=== Task details ===
Each line of the data holding "Vietnam" should be found and copied.

=== Records to use ===
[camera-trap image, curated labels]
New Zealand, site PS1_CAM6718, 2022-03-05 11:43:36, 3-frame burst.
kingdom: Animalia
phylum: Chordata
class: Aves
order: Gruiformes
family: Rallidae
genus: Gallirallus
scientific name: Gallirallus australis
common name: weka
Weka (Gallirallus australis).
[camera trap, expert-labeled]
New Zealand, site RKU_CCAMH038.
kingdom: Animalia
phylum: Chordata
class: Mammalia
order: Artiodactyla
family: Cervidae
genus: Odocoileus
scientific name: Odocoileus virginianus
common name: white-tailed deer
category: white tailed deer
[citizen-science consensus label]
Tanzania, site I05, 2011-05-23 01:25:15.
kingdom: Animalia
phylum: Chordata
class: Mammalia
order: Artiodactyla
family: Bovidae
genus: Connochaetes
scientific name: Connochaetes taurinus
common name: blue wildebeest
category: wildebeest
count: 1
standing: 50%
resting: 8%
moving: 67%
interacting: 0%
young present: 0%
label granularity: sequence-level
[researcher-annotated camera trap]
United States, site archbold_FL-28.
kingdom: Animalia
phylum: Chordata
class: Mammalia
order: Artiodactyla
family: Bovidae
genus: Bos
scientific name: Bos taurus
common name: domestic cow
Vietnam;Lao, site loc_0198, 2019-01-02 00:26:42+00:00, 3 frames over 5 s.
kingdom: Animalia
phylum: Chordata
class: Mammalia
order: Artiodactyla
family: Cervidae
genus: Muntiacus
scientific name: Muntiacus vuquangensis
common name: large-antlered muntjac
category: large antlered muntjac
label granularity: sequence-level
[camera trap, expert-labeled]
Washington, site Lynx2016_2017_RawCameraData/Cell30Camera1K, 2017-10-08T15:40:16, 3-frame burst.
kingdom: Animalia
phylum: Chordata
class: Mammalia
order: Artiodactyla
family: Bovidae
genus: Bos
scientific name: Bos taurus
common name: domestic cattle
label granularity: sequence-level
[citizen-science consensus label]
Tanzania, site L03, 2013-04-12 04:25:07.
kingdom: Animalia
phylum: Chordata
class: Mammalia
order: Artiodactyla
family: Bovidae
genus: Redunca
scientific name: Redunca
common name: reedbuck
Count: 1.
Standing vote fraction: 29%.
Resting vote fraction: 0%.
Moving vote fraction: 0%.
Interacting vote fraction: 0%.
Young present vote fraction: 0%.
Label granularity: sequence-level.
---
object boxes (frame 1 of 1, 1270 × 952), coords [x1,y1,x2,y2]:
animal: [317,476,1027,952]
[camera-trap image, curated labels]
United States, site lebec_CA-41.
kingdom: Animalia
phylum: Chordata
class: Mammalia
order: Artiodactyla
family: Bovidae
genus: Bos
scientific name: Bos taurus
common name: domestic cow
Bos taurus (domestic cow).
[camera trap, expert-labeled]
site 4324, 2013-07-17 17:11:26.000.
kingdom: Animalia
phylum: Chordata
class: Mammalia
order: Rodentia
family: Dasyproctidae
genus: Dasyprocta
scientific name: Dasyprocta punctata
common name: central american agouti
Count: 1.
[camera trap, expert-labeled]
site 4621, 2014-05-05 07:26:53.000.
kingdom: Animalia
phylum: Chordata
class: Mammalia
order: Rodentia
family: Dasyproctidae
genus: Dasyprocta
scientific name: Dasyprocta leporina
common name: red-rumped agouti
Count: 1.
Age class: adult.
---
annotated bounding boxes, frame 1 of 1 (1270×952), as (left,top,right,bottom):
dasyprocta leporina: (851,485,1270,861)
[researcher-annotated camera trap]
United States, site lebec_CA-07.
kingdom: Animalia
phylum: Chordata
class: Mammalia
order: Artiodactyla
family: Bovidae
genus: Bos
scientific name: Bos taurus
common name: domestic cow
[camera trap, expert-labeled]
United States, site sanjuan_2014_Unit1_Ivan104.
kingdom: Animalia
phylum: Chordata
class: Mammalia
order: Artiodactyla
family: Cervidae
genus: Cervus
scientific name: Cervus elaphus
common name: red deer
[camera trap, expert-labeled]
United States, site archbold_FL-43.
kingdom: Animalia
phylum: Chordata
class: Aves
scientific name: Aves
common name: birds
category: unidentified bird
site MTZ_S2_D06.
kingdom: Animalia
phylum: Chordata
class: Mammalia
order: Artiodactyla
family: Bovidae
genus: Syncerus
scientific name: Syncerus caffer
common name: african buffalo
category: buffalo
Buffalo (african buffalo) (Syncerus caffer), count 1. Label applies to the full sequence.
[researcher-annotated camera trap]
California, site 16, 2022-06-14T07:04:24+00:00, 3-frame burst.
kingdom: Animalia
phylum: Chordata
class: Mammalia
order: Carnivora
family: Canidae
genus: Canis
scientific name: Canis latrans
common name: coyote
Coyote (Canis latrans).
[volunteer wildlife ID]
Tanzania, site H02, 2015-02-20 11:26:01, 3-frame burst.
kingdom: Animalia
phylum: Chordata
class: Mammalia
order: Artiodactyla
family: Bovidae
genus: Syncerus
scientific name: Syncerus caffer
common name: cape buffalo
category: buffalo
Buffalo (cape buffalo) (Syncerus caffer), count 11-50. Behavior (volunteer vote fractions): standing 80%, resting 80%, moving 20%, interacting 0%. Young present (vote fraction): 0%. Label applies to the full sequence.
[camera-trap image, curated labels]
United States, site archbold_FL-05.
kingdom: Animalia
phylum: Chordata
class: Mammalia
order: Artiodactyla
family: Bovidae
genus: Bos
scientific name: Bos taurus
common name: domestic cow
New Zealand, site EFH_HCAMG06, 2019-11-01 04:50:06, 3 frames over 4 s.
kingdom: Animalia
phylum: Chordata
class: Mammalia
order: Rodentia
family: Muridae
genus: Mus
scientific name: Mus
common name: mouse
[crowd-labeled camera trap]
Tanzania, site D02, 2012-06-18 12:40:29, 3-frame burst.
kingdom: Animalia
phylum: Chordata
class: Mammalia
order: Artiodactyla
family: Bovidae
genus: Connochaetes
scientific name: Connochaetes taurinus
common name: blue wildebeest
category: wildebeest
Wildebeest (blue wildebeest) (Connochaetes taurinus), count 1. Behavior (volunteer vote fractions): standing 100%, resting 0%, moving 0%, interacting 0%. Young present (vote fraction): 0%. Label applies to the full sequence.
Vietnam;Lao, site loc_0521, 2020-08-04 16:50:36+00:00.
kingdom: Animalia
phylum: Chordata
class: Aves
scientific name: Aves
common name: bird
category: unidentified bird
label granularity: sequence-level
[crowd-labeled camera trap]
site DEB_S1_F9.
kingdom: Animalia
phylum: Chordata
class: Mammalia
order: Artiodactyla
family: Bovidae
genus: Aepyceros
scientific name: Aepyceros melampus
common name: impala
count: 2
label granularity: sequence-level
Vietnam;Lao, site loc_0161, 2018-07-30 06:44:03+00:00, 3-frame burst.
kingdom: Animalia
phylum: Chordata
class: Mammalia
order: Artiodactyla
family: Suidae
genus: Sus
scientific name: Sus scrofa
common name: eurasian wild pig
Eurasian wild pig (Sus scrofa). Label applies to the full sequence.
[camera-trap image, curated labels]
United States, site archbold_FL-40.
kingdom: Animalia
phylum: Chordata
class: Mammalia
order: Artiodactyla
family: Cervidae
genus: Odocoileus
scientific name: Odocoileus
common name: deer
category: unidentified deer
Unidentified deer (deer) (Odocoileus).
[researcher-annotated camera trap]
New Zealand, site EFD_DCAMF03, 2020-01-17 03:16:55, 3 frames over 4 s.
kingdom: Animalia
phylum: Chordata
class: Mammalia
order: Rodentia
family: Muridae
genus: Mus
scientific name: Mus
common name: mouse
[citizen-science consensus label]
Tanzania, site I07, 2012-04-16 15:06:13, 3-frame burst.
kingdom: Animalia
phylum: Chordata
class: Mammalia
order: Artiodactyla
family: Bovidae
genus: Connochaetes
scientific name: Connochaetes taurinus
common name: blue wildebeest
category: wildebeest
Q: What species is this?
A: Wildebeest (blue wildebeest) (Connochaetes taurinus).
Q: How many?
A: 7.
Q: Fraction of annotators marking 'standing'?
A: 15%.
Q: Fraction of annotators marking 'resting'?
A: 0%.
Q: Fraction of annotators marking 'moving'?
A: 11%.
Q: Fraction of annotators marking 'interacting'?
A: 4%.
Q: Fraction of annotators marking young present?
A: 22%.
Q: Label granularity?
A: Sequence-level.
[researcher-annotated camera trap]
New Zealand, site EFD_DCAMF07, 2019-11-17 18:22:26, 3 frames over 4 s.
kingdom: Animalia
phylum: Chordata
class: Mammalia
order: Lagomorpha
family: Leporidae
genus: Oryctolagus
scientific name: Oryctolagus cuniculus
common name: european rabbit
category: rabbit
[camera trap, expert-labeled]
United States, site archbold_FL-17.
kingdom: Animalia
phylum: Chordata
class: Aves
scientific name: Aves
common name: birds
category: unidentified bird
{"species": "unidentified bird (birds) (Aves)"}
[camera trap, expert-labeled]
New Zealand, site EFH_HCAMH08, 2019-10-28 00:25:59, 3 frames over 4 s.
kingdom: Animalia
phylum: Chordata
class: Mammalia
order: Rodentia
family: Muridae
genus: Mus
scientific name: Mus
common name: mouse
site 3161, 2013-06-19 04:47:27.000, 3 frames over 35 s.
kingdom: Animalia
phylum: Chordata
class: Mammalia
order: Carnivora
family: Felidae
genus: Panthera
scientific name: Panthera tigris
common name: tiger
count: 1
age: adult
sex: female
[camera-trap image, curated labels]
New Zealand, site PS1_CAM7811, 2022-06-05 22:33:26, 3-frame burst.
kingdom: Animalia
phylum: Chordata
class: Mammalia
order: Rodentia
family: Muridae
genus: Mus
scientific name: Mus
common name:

=== Task answer ===
Vietnam;Lao, site loc_0198, 2019-01-02 00:26:42+00:00, 3 frames over 5 s.
Vietnam;Lao, site loc_0521, 2020-08-04 16:50:36+00:00.
Vietnam;Lao, site loc_0161, 2018-07-30 06:44:03+00:00, 3-frame burst.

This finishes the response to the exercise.